The Silo

Categories: All American, Eat-in, Fancy
Comments: No Comments
Published on: August 14, 2010

A friend of mine has retreated from the hectic pace of Manhattan to the more bucolic surroundings of Chenango county.  To celebrate his birthday, the wife and I went to visit at his place on a private lake (not as fancy as it sounds).  I’ve reviewed a number of places in the area, but this time we were looking for something a little more upscale.  We made a reservation for the Silo Restaurant, which is technically in Greene, but actually closer to the hamlet of Coventry.

There was a wedding going on there that day.  And no, I don’t mean just “wedding reception.”   We were offered an 8 PM spot in the upstairs dining area because the wedding party was using the larger downstairs area, and we jumped at it.  This time of year, the sun is already setting earlier, so we were treated to a sweeping view of the grounds and the surrounding area for less time than I would have liked.  Right outside, next to a small fountain, the chairs and pavilion for the wedding ceremony were still set up.  We’ve walked the grounds previously, but I never thought of having a ceremony there.  Apparently it’s a regular thing for them.

There were two parties already seated upstairs, but they left within a few minutes of us sitting down.  I guess we can really clear out a room!  That left us alone with Andrew, our waiter, and the view.

Andrew was a delight – at least, we thought so.  His humor is dry and sarcastic, much like mine.  I can see, however, how other guests might be put off by his deadpan delivery and slyly sarcastic observations.  He was dressed, like the rest of the staff – male and female alike – in black vest and pants and white shirt.  We were definitely underdressed for the place in shorts and sneakers.  Most of the rest of the patrons wore what might best be described as “business casual.”  On Saturday nights, especially after 8 PM, the crowd tends to be older, more inclined to think of visiting the Silo as a dining experience.

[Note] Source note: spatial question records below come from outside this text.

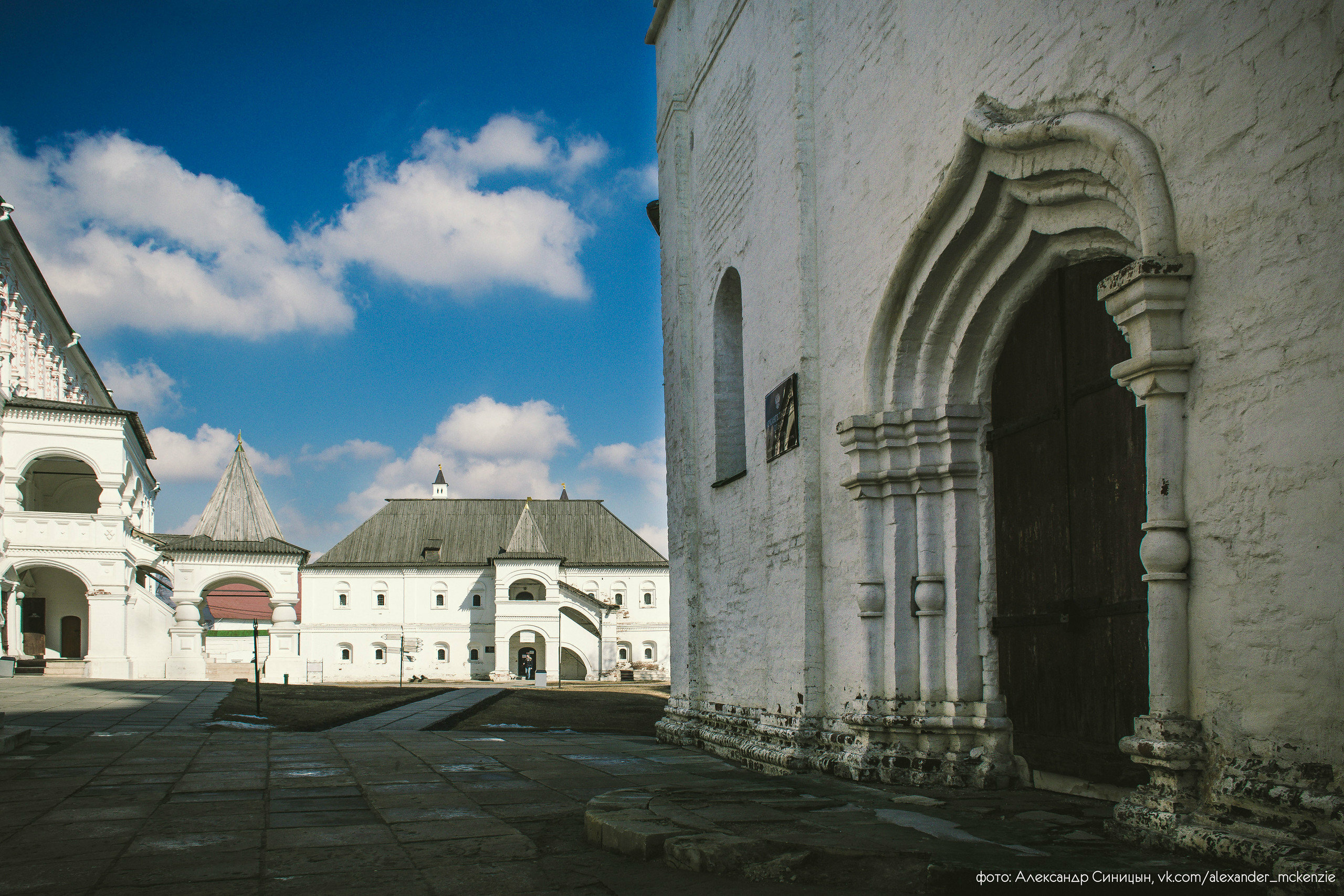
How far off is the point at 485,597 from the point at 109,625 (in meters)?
32.3

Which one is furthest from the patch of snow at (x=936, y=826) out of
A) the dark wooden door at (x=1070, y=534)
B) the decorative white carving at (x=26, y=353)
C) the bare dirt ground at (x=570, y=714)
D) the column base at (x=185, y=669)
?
the column base at (x=185, y=669)

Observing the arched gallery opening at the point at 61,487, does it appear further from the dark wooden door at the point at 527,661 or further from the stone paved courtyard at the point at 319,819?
the stone paved courtyard at the point at 319,819

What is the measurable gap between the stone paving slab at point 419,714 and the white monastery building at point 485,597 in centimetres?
3139

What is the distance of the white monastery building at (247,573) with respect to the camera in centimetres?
2825

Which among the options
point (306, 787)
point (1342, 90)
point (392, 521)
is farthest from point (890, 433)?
point (392, 521)

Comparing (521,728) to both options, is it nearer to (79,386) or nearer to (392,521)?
(79,386)

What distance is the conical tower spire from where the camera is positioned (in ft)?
185

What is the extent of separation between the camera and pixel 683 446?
1209 centimetres

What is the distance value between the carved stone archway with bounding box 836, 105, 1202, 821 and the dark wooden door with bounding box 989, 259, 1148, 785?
0.16 meters

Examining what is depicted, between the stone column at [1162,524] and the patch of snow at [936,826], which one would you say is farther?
the stone column at [1162,524]

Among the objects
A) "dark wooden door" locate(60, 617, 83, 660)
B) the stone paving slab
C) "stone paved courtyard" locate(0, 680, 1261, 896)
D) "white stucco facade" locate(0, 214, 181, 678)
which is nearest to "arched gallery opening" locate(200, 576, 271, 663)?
"white stucco facade" locate(0, 214, 181, 678)

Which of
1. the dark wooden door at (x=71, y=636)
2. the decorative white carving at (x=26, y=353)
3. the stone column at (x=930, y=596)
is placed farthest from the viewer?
the dark wooden door at (x=71, y=636)

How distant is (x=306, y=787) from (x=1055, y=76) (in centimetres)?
633

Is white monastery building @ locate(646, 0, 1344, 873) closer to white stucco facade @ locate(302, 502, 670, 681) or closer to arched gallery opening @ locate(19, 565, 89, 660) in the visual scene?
arched gallery opening @ locate(19, 565, 89, 660)
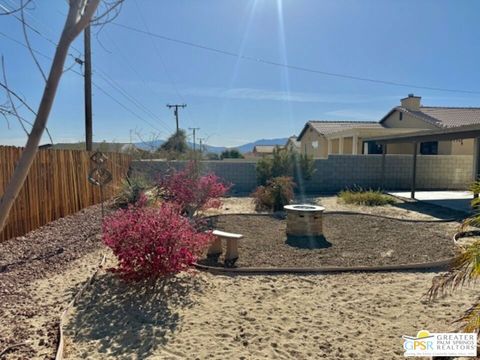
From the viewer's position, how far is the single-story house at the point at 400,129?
2244 centimetres

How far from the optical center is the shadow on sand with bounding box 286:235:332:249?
692cm

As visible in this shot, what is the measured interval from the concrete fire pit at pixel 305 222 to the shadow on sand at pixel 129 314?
125 inches

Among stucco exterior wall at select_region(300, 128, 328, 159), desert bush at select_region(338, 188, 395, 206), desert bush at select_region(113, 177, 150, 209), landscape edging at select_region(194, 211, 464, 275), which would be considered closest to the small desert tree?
landscape edging at select_region(194, 211, 464, 275)

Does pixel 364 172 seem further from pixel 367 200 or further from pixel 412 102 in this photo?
pixel 412 102

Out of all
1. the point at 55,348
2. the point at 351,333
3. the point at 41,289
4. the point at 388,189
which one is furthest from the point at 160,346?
the point at 388,189

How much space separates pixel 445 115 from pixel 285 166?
1774cm

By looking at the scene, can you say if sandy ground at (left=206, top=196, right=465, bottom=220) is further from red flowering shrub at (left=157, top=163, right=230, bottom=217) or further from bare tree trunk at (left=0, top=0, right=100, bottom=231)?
bare tree trunk at (left=0, top=0, right=100, bottom=231)

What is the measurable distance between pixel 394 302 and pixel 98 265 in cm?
425

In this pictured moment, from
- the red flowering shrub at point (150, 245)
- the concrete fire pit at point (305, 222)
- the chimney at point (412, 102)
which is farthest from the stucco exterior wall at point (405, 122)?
the red flowering shrub at point (150, 245)

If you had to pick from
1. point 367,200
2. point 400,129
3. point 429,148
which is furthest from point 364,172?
point 429,148

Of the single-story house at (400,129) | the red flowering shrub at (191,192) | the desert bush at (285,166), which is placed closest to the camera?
the red flowering shrub at (191,192)

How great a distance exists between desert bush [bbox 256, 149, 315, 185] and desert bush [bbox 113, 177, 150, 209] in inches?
214

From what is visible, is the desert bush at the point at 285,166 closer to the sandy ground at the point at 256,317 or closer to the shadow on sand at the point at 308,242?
the shadow on sand at the point at 308,242

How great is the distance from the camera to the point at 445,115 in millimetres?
26359
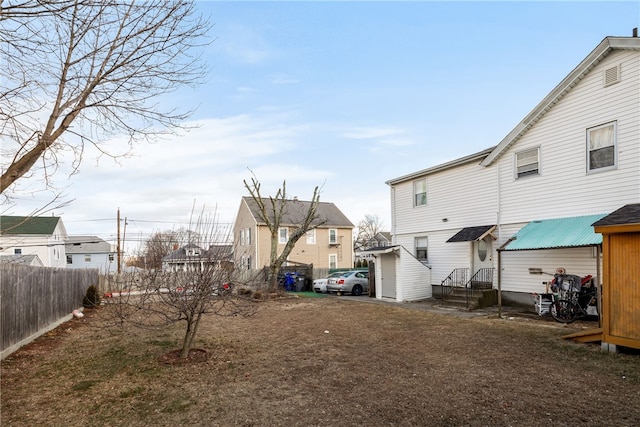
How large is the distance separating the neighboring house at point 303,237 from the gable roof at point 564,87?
62.8 ft

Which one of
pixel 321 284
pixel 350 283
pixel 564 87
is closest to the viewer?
pixel 564 87

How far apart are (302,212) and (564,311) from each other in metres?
26.8

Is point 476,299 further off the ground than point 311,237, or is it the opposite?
point 311,237

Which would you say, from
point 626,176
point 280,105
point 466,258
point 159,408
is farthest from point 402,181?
point 159,408

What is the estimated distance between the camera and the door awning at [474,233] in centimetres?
1409

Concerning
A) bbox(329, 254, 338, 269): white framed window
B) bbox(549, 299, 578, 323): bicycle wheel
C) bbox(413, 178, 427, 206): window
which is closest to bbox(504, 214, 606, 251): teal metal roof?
bbox(549, 299, 578, 323): bicycle wheel

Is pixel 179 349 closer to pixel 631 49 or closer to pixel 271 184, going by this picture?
pixel 631 49

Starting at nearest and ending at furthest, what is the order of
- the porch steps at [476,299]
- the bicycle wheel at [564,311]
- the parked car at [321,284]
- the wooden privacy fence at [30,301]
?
the wooden privacy fence at [30,301] → the bicycle wheel at [564,311] → the porch steps at [476,299] → the parked car at [321,284]

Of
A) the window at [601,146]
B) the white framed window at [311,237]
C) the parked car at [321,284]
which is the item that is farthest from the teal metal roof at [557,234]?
the white framed window at [311,237]

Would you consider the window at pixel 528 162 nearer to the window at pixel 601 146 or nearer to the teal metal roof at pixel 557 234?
the window at pixel 601 146

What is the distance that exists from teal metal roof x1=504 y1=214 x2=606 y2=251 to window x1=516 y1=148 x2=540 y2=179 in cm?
182

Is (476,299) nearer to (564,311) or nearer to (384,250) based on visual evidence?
(564,311)

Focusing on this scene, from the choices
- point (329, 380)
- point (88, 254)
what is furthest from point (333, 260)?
point (88, 254)

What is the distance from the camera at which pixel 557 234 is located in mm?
11125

While the others declined apps, I started with a crock of the French onion soup.  As I’ve said elsewhere, I’m a sucker for good French onion.  While this was just a tad salty, the smoky taste of the cheese made up for it.  There was a distinct tastes of vermouth (I think) – something lightly sweet, but not like port.  The onions were cooked, but not mush.  Don’t drive out to the sticks just for the soup – but if you’re there, you’ll probably enjoy it.

The salad bar was down stairs in the main area.  While I thought the number of offerings was rather large (around 20 plus dressing and toppings), I also thought they were uninspired.  The greens were a mixture of lettuce and spring greens, and there were add-ons like broccoli florettes, sliced cheese and diced beets.  Solid middle-of-the-road salad fare.  I would have liked to have seen something a little more “exotic” – edamame, anyone? – or at least touted as locally/organically grown.

We each had different entrees.  The wife had “Surf and Surf” – large freshwater shrimp in the shell, butterflied and grilled, along with a small (rock?) lobster tail.   She found the shrimp cooked perfectly, and better tasting than the lobster.  I tried a bite of the lobster (she smacked my hand when I reached for the shrimp) and found it. . . okay.  I suppose that’s the most damning thing I can say.  It certainly wasn’t rubbery and briney, like they can sometimes get.  But it lacked the smooth mouthfeel and sweeter taste that I enjoy in a good Maine lobstah.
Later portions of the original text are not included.